REPUBLIKA.CO.ID, Mengurangi jumlah rokok yang dihisap perhari tak memberi banyak pengaruh terhadap kesehatan. Kebiasaan merokok, meski hanya satu batang per hari, tetap meningkatkan risiko penyakit jantung maupun stroke.
Berdasarkan studi berskala besar yang dimuat dalam jurnal BMJ laki-laki yang merokok satu batang per hari memiliki risiko penyakit jantung koroner 48 persen lebih tinggi dibandingkan orang yang tidak pernah merokok. Mereka juga memiliki kemungkinan 25 persen lebih tinggi untuk mengalami stroke dibandingkan orang yang tak pernah merokok.
Hal yang sama juga berlaku pada perempuan perokok, meski hanya satu batang per hari. Perempuan perokok memiliki risiko penyakit jantung 57 persen lebih besar dan risiko stroke 31 persen lebih besar.

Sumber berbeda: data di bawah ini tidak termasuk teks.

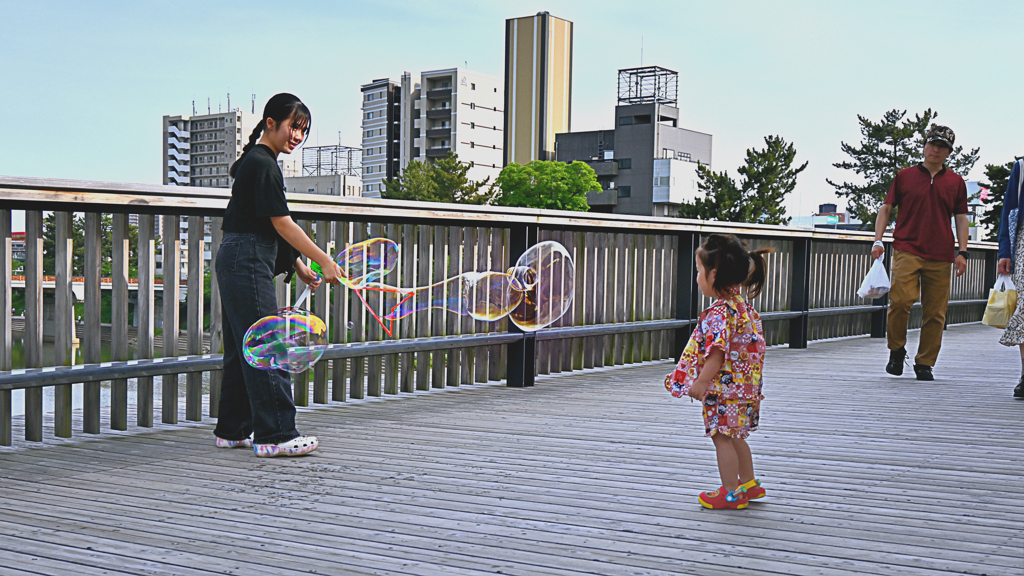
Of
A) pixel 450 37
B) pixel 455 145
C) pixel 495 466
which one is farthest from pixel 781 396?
pixel 450 37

Ketua peneliti dari UCL Cancer Institute di University College London Prof Allan Hackshaw mengatakan saat ini cukup banyak perokok berat yang mengurangi jumlah rokok yang mereka hisap per hari. Pengurangan jumlah rokok pada dasarnya dapat menurunkan risiko kanker.

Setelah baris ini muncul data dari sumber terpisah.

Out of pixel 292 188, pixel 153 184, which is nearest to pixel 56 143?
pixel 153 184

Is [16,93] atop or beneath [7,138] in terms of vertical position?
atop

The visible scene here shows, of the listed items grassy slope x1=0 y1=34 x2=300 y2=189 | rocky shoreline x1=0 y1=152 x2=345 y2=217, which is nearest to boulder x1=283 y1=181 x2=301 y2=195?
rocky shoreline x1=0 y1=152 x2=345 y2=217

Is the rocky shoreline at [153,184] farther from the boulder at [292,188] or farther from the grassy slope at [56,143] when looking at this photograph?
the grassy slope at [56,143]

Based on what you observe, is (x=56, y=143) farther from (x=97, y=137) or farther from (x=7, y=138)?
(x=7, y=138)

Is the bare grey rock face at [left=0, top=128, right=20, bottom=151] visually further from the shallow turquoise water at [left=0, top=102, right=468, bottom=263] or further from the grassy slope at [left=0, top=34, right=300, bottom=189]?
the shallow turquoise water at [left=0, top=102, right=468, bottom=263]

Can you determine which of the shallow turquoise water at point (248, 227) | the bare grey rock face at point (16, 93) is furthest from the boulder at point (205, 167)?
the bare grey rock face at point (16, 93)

Namun, pengurangan jumlah rokok sama sekali tidak mempengaruhi risiko penyakit jantung maupun stroke yang dihadapi perokok. Padahal kemungkinan perokok terkena penyakit jantung maupun stroke lebih besar daripada terkena kanker.
"Mereka harus berhenti sepenuhnya (dari kebiasaan merokok)," tegas Hackshaw seperti dilansir BBC.

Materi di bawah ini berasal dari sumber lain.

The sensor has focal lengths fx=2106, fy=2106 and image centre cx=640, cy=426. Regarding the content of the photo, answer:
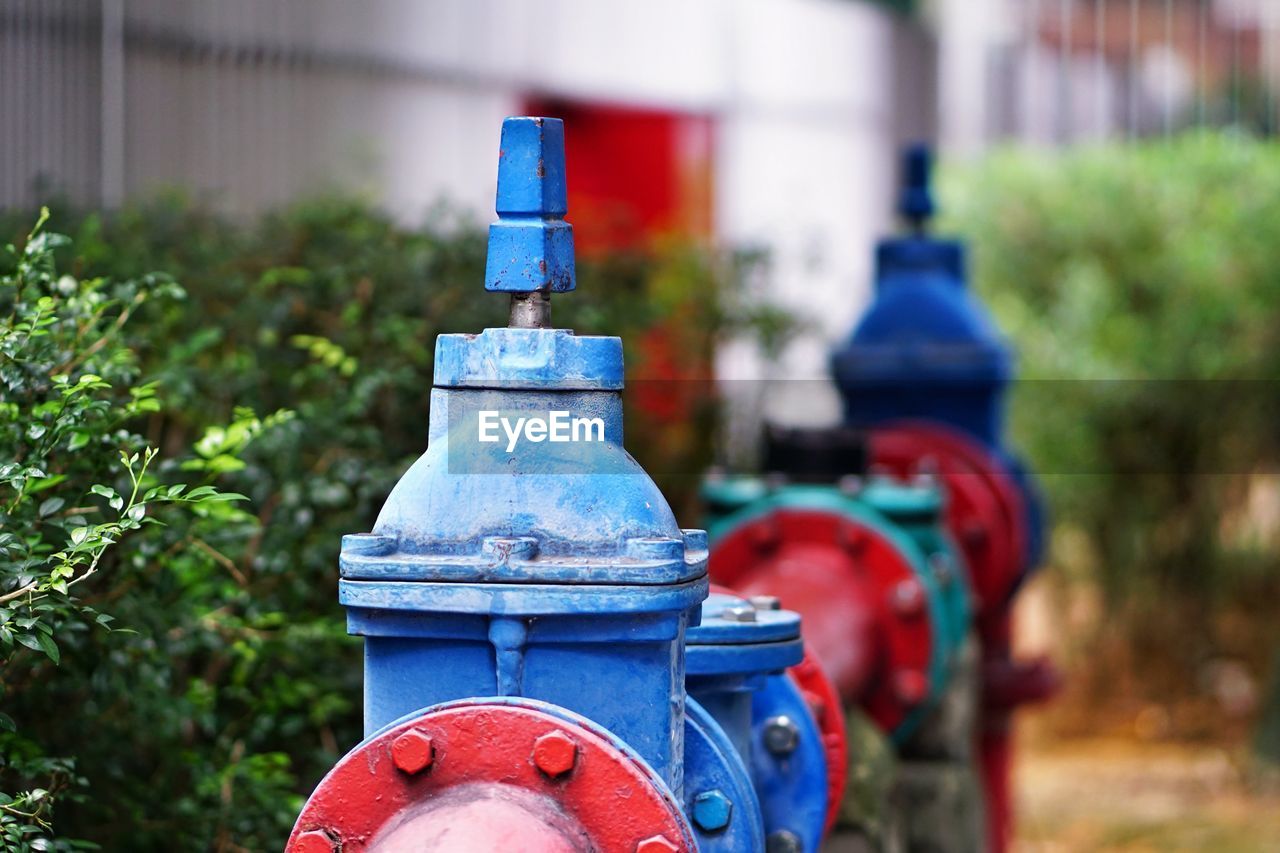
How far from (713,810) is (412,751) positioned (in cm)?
47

Hackshaw mengatakan peningkatan risiko penyakit kardiovaskular juga terjadi seiring bertambahnya usia. Namun, kerusakan kardiovaskular bisa terjadi hanya dalam waktu beberapa tahun saja setelah merokok.
Penelitian ini menunjukkan bahwa tidak ada 'kadar aman' dalam merokok. Namun, mengurangi jumlah rokok yang dihisap per hari bukan sesuatu yang sia-sia.
Profesor di bidang perilaku medis dari University of Oxford, Paul Aveyard, mengatakan kebiasaan merokok ringan memang tetap meningkatkan risiko penyakit jantung maupun stroke. Akan tetapi, upaya mengurangi jumlah rokok yang dihisap per hari dapat menjadi awal yang baik untuk berhenti merokok.
"Mereka yang mengurangi roko dengan bantuan seperti terapi pengganti nikotin maupun rokok elektrik, lebih mungkin untuk berhenti sepenuhnya," terang Aveyard.